A small library to work with numbers of any base

# basemath

A small python library to work with numbers of any base

Install it using pip:

pip install basemath


If you need to work with hex, bin, oct, any-base numbers, you can use this simple python library. Any-base number - is the number with the base you need to use it. Using this library (version 1.0) you can carry out basic operations like:

• plus
• minus
• mul

Also you can convert a-base number to any other b-base. You can find decimal number from any-base number anytime.

For example you need to find check sum for IP packet:

# this is ip packet:
packet = '''45000034d5274000380600005fa77a0aac106429'''.upper()
# convert it into bnum type
packet = bNUM(packet, 16)
# get 10 bnums with length 4 and same base 16
parts  = packet.get_k_bnums(10, 4)
# get sum of this 10 bnums
result = bnum_sum(parts)
# cut the head of result and sum it with the rest
# to make result with length 4
result = result.cutdown(4)
# find check sum as FFFF - result
result = bNUM('FFFF', 16, 4) - result


The result will be check sum:

'(F8F0).16'


# bNUM

bNUM(value, base, length=None, cut=None)

Use this class to carry out operations with any-base number. You can create bnum (any-base number using bNUM class) using:

1. Decimal number (integers only):
    number = 10 # or any integer you want
base   = 2  # or any base you want starting from 2
bnum   = bNUM(number, base)
print(bnum)
#
>> '(1010).2'

1. String representation of your any-base number:
    str_basenum = '1010'
base        = 2
bnum        = bNUM(str_basenum, base)
print(bnum)

>> '(1010).2'

1. List representation of your any-base number:
    list_basenum = ['1', '0', '1', '0']
base         = 2
bnum         = bNUM(list_basenum, base)
print(bnum)

>> '(1010).2'


You can also pass list of bnums as a value:

    bnums = [bNUM('10', 2), bNUM('10', 2)]
base  = 2
bnum  = bNUM(bnums, base)
print(bnum)

|---|

* Problems and tasks:
a – Reproduce the part of the basemath description that starts at "If you need" and ends at "packet = bNUM(packet, 16)".
b – According to the basemath description, what command installs the library?

* Questions about pictured scenes:
|---|

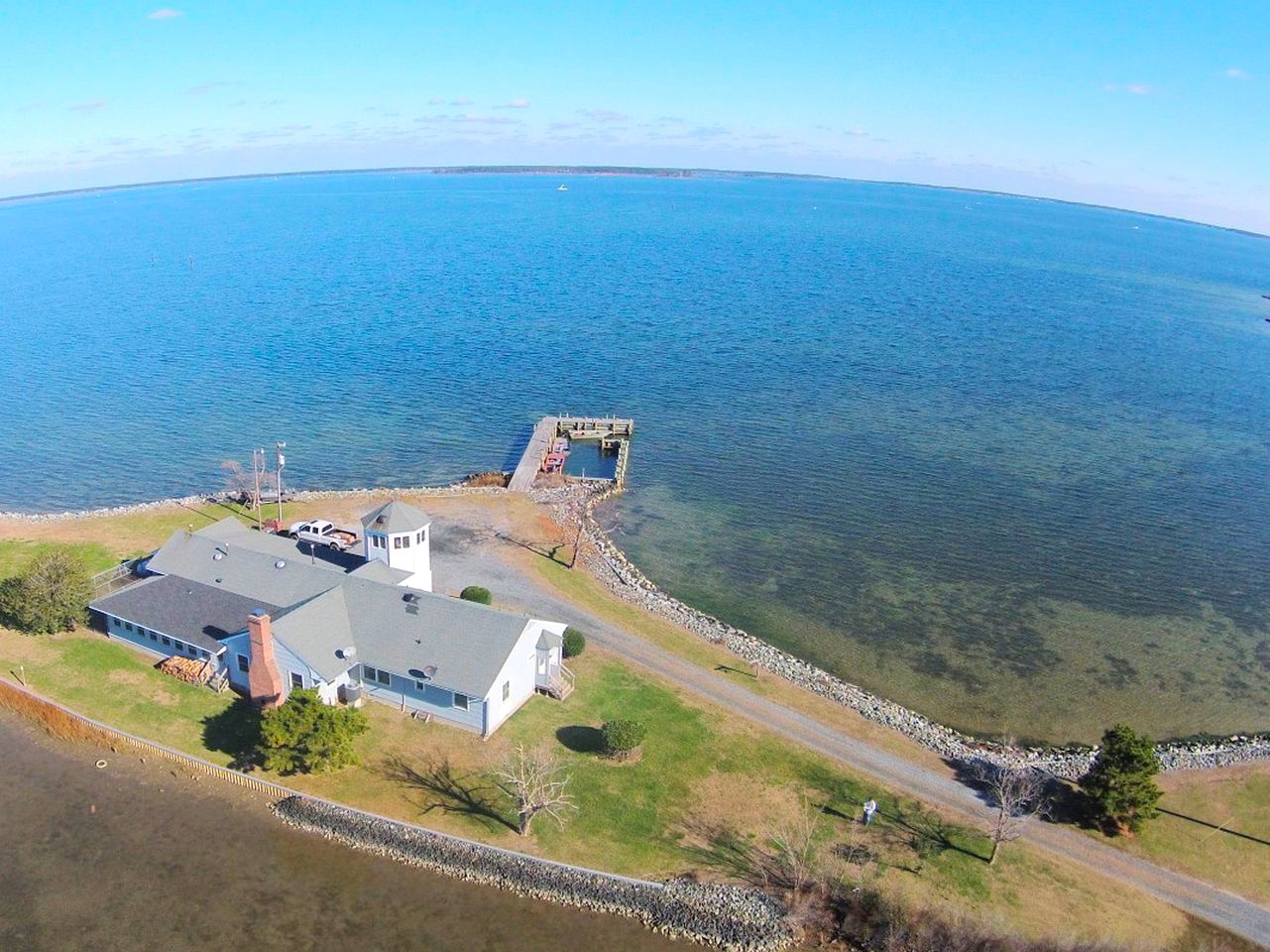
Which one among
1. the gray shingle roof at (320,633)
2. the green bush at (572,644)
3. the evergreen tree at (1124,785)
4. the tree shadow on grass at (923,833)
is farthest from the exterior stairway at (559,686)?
the evergreen tree at (1124,785)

|---|

* Task-by-task answers:
a –
If you need to work with hex, bin, oct, any-base numbers, you can use this simple python library. Any-base number - is the number with the base you need to use it. Using this library (version 1.0) you can carry out basic operations like:

• plus
• minus
• mul

Also you can convert a-base number to any other b-base. You can find decimal number from any-base number anytime.

For example you need to find check sum for IP packet:

# this is ip packet:
packet = '''45000034d5274000380600005fa77a0aac106429'''.upper()
# convert it into bnum type
packet = bNUM(packet, 16)

b – pip install basemath